What is our correlation coefficient for search frequency rank explaining the total click share of the top 3 clicked products for a search term:

cor(search_data$search_frequency_rank, search_data$total_click_share)
[1] 0.6009246

There appears to be a notable correlation, as visible in the scatterplot above as well.

Now let’s explore how the conversion share of the top 3 clicked products for a search term varies with the search frequency rank of a search keyword. The scatter plot below is a visual representation showing how control of conversion share by the top three clicked products for a keyword similarly becomes easier as the search rank of a search term goes down (i.e. it’s less competitive). Note that the x axis is the Search Frequency Rank for Keyword, where a larger # means lower search volume.

ggplot(data=search_data) + geom_point(mapping=aes(x=as.numeric(search_frequency_rank), y=as.numeric(total_conversion_share)),alpha=0.005)
Warning: Removed 2709 rows containing missing values (geom_point).

What is our correlation coefficient for search frequency rank explaining the total conversion share of the top 3 clicked products for a search term?

Note that we have some na values that need to be cleaned out first.

no_na_total_conversion_share <- search_data %>% drop_na(total_conversion_share)
cor(no_na_total_conversion_share$search_frequency_rank, no_na_total_conversion_share$total_conversion_share)
[1] 0.1430613

While the correlation coefficient is not very meaningful here, we do see a trajectory in our plotted data indicating that as a search term becomes less competitive (it has a lower search frequency rank), the top 3 products are more able to garner a larger percentage of the conversion share, though this is not as strong as we saw for click share.
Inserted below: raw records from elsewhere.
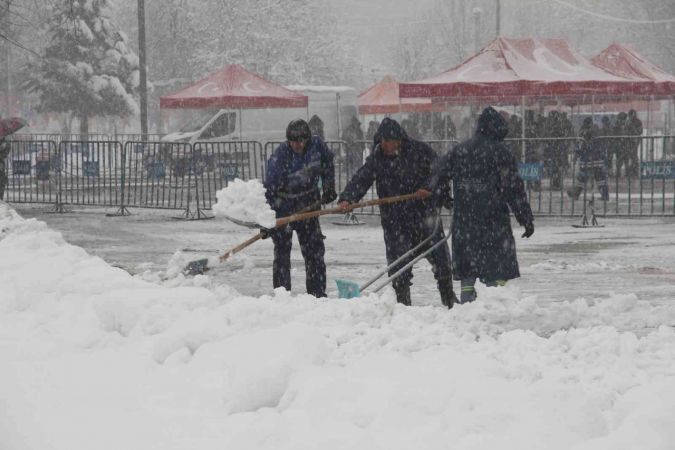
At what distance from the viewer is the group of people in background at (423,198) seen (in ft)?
27.5

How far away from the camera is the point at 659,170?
58.2 ft

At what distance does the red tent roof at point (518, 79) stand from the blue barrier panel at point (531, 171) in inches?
193

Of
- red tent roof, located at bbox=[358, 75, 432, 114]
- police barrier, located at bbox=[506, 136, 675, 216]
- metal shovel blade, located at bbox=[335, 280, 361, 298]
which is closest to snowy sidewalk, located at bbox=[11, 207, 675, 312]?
police barrier, located at bbox=[506, 136, 675, 216]

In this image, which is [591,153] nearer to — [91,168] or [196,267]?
[196,267]

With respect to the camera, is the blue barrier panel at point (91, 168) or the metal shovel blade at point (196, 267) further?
the blue barrier panel at point (91, 168)

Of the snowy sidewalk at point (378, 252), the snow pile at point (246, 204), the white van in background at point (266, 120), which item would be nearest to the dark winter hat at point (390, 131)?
the snow pile at point (246, 204)

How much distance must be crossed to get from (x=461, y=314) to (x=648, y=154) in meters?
11.5

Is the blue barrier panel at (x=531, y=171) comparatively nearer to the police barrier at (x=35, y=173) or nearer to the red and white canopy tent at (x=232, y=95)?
the police barrier at (x=35, y=173)

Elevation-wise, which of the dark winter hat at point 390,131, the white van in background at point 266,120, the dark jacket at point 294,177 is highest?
the white van in background at point 266,120

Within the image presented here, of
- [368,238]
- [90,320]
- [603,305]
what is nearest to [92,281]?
[90,320]

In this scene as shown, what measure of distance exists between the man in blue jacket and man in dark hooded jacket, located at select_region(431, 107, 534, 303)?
51.5 inches

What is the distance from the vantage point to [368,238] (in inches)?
603

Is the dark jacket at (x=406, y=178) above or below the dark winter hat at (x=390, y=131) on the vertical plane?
below

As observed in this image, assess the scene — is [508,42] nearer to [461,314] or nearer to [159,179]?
[159,179]
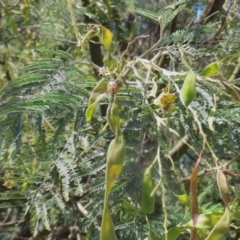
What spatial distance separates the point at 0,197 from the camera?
1054mm

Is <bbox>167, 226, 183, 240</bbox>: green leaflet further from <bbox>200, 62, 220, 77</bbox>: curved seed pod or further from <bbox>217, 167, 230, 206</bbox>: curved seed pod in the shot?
<bbox>200, 62, 220, 77</bbox>: curved seed pod

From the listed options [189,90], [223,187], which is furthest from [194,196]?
[189,90]

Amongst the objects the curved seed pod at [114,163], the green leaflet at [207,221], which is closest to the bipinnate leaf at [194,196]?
the green leaflet at [207,221]

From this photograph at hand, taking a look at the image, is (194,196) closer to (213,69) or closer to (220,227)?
(220,227)

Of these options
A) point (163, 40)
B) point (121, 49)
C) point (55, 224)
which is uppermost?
point (121, 49)

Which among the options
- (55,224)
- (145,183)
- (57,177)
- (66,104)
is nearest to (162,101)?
(145,183)

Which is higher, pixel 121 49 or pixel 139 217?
pixel 121 49

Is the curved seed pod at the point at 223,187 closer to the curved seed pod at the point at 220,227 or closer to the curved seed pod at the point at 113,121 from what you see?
the curved seed pod at the point at 220,227

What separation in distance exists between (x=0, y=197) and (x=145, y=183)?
1.29 ft

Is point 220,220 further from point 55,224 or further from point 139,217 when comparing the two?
point 55,224

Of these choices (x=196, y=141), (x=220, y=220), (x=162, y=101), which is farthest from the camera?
(x=196, y=141)

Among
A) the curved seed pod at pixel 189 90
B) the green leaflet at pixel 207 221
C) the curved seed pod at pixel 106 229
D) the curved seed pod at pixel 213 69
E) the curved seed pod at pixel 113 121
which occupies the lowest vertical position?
the curved seed pod at pixel 106 229

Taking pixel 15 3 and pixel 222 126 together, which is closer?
pixel 222 126

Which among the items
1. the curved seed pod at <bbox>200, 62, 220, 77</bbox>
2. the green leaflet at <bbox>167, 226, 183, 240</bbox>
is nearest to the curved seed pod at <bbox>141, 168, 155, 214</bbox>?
the green leaflet at <bbox>167, 226, 183, 240</bbox>
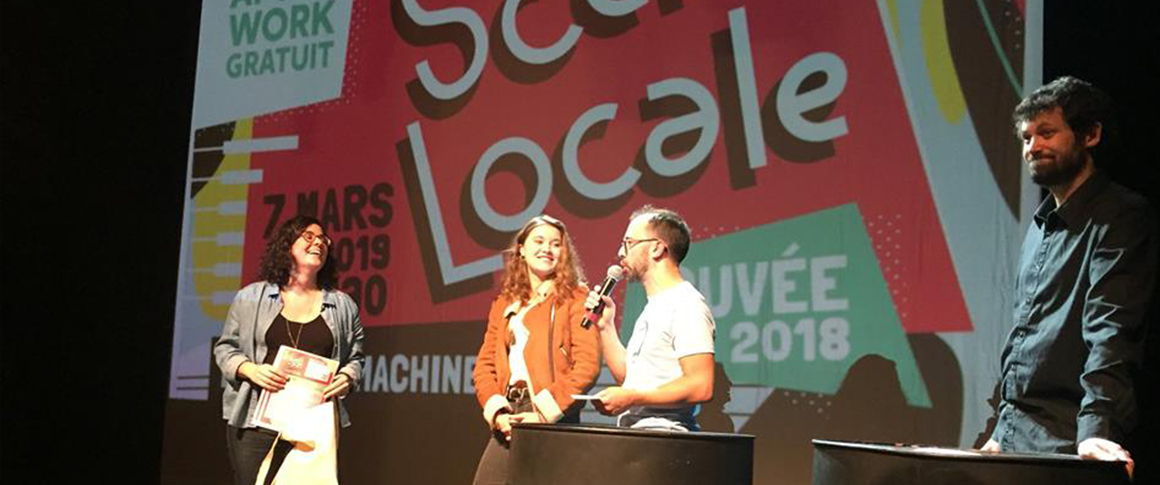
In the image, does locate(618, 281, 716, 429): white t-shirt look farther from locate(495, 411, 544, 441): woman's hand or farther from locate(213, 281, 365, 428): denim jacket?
locate(213, 281, 365, 428): denim jacket

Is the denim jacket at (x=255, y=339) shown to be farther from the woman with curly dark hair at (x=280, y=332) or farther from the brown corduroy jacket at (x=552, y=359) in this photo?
the brown corduroy jacket at (x=552, y=359)

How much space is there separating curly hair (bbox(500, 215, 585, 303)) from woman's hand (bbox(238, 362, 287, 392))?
0.86 meters

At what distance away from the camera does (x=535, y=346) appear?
10.8 ft

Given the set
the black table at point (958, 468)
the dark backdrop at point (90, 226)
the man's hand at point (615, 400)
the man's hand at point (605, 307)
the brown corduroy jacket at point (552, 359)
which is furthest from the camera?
the dark backdrop at point (90, 226)

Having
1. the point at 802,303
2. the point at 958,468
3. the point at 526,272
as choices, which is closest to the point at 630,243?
the point at 526,272

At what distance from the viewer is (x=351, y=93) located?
5469 millimetres

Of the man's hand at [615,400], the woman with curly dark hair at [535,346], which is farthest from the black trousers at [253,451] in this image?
the man's hand at [615,400]

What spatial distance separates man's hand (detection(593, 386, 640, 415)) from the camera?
2719 mm

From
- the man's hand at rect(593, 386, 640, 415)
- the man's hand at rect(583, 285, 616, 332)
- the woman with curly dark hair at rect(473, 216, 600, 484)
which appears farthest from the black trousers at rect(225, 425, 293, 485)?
the man's hand at rect(593, 386, 640, 415)

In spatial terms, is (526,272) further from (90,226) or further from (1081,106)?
(90,226)

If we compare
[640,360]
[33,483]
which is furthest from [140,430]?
[640,360]

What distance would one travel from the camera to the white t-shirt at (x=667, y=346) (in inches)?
113

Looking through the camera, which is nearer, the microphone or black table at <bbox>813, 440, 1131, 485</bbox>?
black table at <bbox>813, 440, 1131, 485</bbox>

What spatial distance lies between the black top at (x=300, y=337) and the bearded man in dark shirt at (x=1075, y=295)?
2.46 metres
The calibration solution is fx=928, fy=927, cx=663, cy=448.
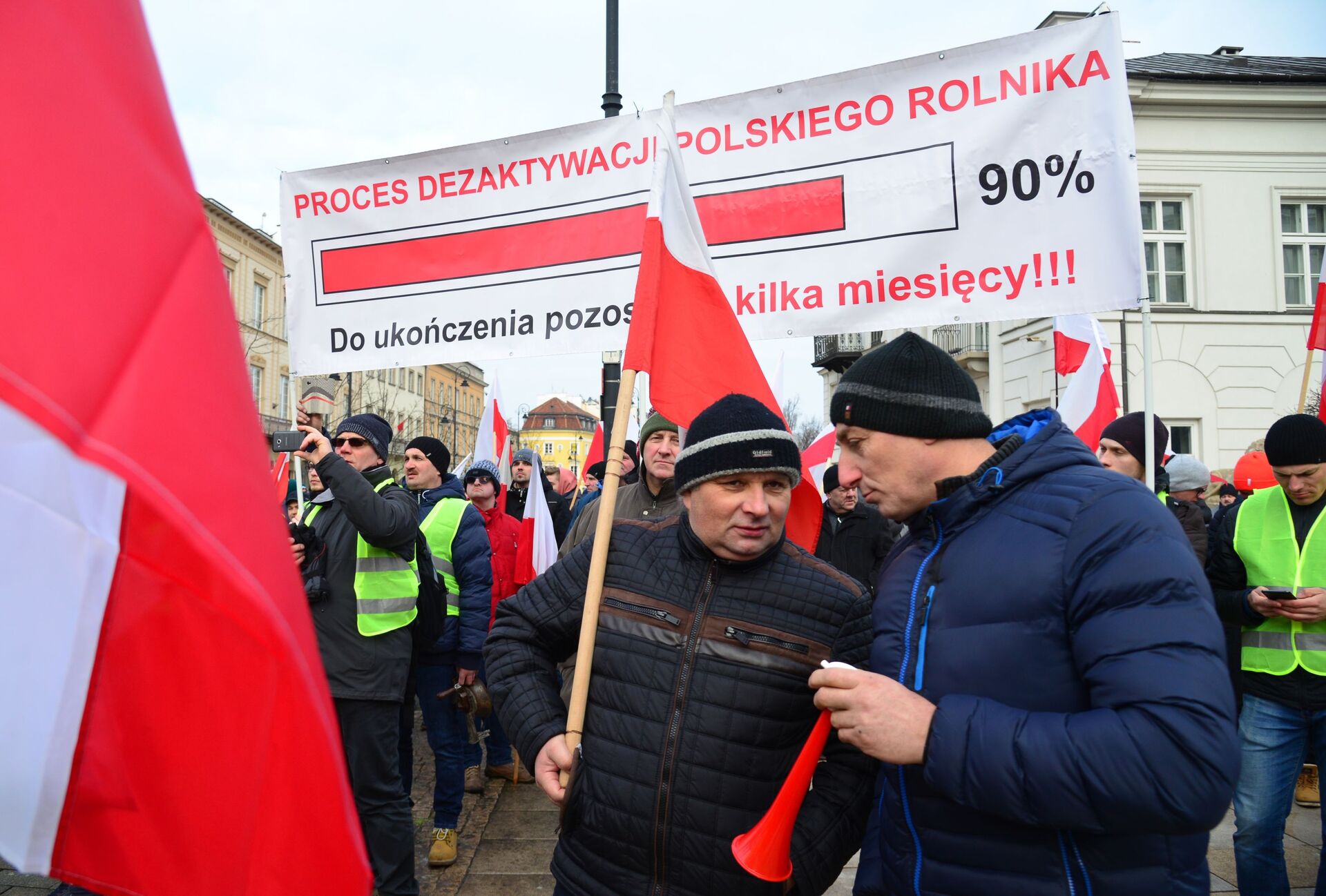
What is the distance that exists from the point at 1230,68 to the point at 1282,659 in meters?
22.3

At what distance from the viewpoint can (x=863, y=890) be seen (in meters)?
1.95

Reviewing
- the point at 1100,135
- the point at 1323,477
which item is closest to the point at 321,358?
the point at 1100,135

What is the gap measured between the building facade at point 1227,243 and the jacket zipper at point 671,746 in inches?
750

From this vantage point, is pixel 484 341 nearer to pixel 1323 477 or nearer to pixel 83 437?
pixel 83 437

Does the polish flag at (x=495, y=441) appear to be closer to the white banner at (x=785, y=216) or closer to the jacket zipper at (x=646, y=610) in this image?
the white banner at (x=785, y=216)

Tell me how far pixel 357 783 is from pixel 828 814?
8.00ft

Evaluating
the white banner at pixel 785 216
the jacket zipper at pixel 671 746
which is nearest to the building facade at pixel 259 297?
the white banner at pixel 785 216

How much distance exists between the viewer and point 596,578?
2316 millimetres

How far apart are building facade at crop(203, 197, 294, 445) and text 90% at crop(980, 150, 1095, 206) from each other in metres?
40.1

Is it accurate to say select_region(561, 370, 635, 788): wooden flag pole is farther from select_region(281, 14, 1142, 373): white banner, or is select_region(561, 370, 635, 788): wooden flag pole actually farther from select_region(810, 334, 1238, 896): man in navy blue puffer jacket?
select_region(281, 14, 1142, 373): white banner

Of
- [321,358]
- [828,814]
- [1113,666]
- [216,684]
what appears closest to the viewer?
[216,684]

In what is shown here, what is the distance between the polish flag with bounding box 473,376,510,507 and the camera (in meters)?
8.92

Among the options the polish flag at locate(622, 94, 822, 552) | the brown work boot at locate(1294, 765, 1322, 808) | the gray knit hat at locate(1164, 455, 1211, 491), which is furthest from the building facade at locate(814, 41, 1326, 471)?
the polish flag at locate(622, 94, 822, 552)

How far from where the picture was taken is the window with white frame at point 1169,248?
1961 centimetres
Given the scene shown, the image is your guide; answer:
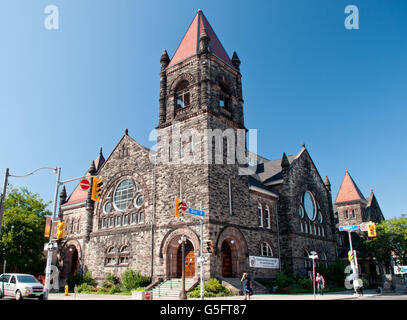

Note that in the scatter plot we see the existence of ‘lines’ of points at specific % conversion intervals (0%, 33%, 50%, 66%, 75%, 100%), which makes sense given our data. The data is for 1, 2, or 3 products, and if 1,2, or 3 garner a certain % of the conversion share, we can see these lines appearing at these given intervals.